→ INFORMATION GIVEN:
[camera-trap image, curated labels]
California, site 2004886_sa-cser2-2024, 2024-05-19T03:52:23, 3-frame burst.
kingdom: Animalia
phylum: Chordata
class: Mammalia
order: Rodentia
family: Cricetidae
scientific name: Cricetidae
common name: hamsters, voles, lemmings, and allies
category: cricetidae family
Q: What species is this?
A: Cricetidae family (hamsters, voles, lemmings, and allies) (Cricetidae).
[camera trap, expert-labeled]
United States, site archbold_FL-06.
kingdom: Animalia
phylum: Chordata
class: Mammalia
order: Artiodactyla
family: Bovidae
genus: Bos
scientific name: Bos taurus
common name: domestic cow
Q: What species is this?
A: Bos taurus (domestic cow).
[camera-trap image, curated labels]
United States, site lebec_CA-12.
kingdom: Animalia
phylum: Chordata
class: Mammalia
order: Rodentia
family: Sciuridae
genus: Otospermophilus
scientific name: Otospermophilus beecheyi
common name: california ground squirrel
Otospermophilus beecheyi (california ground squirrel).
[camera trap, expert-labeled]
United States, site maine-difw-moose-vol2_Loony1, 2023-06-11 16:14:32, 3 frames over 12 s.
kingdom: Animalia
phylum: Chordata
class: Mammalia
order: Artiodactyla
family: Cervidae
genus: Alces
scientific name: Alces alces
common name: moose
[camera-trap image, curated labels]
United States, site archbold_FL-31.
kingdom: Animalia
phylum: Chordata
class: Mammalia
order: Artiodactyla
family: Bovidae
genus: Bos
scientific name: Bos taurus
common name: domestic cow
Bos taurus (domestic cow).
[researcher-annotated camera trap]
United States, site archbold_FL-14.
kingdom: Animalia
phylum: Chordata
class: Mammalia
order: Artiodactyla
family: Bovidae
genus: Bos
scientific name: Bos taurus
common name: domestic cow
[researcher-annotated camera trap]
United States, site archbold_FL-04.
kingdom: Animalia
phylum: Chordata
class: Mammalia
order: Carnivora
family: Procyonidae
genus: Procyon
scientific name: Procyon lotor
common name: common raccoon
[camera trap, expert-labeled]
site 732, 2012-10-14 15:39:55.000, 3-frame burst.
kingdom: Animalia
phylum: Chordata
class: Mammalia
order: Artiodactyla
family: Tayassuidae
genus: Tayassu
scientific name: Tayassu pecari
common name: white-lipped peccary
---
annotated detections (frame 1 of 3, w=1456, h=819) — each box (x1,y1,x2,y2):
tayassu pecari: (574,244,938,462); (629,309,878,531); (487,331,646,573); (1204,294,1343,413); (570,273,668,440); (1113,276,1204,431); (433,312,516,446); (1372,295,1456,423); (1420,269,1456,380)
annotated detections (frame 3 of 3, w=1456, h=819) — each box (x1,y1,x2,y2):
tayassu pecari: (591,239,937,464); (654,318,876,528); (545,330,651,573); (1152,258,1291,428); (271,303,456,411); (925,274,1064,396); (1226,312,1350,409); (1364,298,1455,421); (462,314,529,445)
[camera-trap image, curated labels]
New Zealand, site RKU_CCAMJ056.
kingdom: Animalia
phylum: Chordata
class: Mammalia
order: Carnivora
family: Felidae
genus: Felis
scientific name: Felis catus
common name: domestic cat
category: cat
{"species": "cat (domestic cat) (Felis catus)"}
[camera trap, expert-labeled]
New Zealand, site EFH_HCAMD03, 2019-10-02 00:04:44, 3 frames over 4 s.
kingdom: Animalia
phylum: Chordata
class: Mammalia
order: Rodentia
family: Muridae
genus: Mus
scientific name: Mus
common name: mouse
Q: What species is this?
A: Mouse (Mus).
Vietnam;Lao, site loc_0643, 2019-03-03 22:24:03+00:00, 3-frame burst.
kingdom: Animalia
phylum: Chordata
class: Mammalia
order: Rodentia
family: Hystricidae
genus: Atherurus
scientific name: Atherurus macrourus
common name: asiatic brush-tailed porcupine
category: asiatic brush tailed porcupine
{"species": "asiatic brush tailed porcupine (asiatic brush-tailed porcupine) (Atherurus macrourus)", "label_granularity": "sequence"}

→ WORK REQUEST: Transcribe the listing from start to finish, exactly as given.

→ ANSWER TO THIS EXERCISE:
[camera-trap image, curated labels]
California, site 2004886_sa-cser2-2024, 2024-05-19T03:52:23, 3-frame burst.
kingdom: Animalia
phylum: Chordata
class: Mammalia
order: Rodentia
family: Cricetidae
scientific name: Cricetidae
common name: hamsters, voles, lemmings, and allies
category: cricetidae family
Q: What species is this?
A: Cricetidae family (hamsters, voles, lemmings, and allies) (Cricetidae).
[camera trap, expert-labeled]
United States, site archbold_FL-06.
kingdom: Animalia
phylum: Chordata
class: Mammalia
order: Artiodactyla
family: Bovidae
genus: Bos
scientific name: Bos taurus
common name: domestic cow
Q: What species is this?
A: Bos taurus (domestic cow).
[camera-trap image, curated labels]
United States, site lebec_CA-12.
kingdom: Animalia
phylum: Chordata
class: Mammalia
order: Rodentia
family: Sciuridae
genus: Otospermophilus
scientific name: Otospermophilus beecheyi
common name: california ground squirrel
Otospermophilus beecheyi (california ground squirrel).
[camera trap, expert-labeled]
United States, site maine-difw-moose-vol2_Loony1, 2023-06-11 16:14:32, 3 frames over 12 s.
kingdom: Animalia
phylum: Chordata
class: Mammalia
order: Artiodactyla
family: Cervidae
genus: Alces
scientific name: Alces alces
common name: moose
[camera-trap image, curated labels]
United States, site archbold_FL-31.
kingdom: Animalia
phylum: Chordata
class: Mammalia
order: Artiodactyla
family: Bovidae
genus: Bos
scientific name: Bos taurus
common name: domestic cow
Bos taurus (domestic cow).
[researcher-annotated camera trap]
United States, site archbold_FL-14.
kingdom: Animalia
phylum: Chordata
class: Mammalia
order: Artiodactyla
family: Bovidae
genus: Bos
scientific name: Bos taurus
common name: domestic cow
[researcher-annotated camera trap]
United States, site archbold_FL-04.
kingdom: Animalia
phylum: Chordata
class: Mammalia
order: Carnivora
family: Procyonidae
genus: Procyon
scientific name: Procyon lotor
common name: common raccoon
[camera trap, expert-labeled]
site 732, 2012-10-14 15:39:55.000, 3-frame burst.
kingdom: Animalia
phylum: Chordata
class: Mammalia
order: Artiodactyla
family: Tayassuidae
genus: Tayassu
scientific name: Tayassu pecari
common name: white-lipped peccary
---
annotated detections (frame 1 of 3, w=1456, h=819) — each box (x1,y1,x2,y2):
tayassu pecari: (574,244,938,462); (629,309,878,531); (487,331,646,573); (1204,294,1343,413); (570,273,668,440); (1113,276,1204,431); (433,312,516,446); (1372,295,1456,423); (1420,269,1456,380)
annotated detections (frame 3 of 3, w=1456, h=819) — each box (x1,y1,x2,y2):
tayassu pecari: (591,239,937,464); (654,318,876,528); (545,330,651,573); (1152,258,1291,428); (271,303,456,411); (925,274,1064,396); (1226,312,1350,409); (1364,298,1455,421); (462,314,529,445)
[camera-trap image, curated labels]
New Zealand, site RKU_CCAMJ056.
kingdom: Animalia
phylum: Chordata
class: Mammalia
order: Carnivora
family: Felidae
genus: Felis
scientific name: Felis catus
common name: domestic cat
category: cat
{"species": "cat (domestic cat) (Felis catus)"}
[camera trap, expert-labeled]
New Zealand, site EFH_HCAMD03, 2019-10-02 00:04:44, 3 frames over 4 s.
kingdom: Animalia
phylum: Chordata
class: Mammalia
order: Rodentia
family: Muridae
genus: Mus
scientific name: Mus
common name: mouse
Q: What species is this?
A: Mouse (Mus).
Vietnam;Lao, site loc_0643, 2019-03-03 22:24:03+00:00, 3-frame burst.
kingdom: Animalia
phylum: Chordata
class: Mammalia
order: Rodentia
family: Hystricidae
genus: Atherurus
scientific name: Atherurus macrourus
common name: asiatic brush-tailed porcupine
category: asiatic brush tailed porcupine
{"species": "asiatic brush tailed porcupine (asiatic brush-tailed porcupine) (Atherurus macrourus)", "label_granularity": "sequence"}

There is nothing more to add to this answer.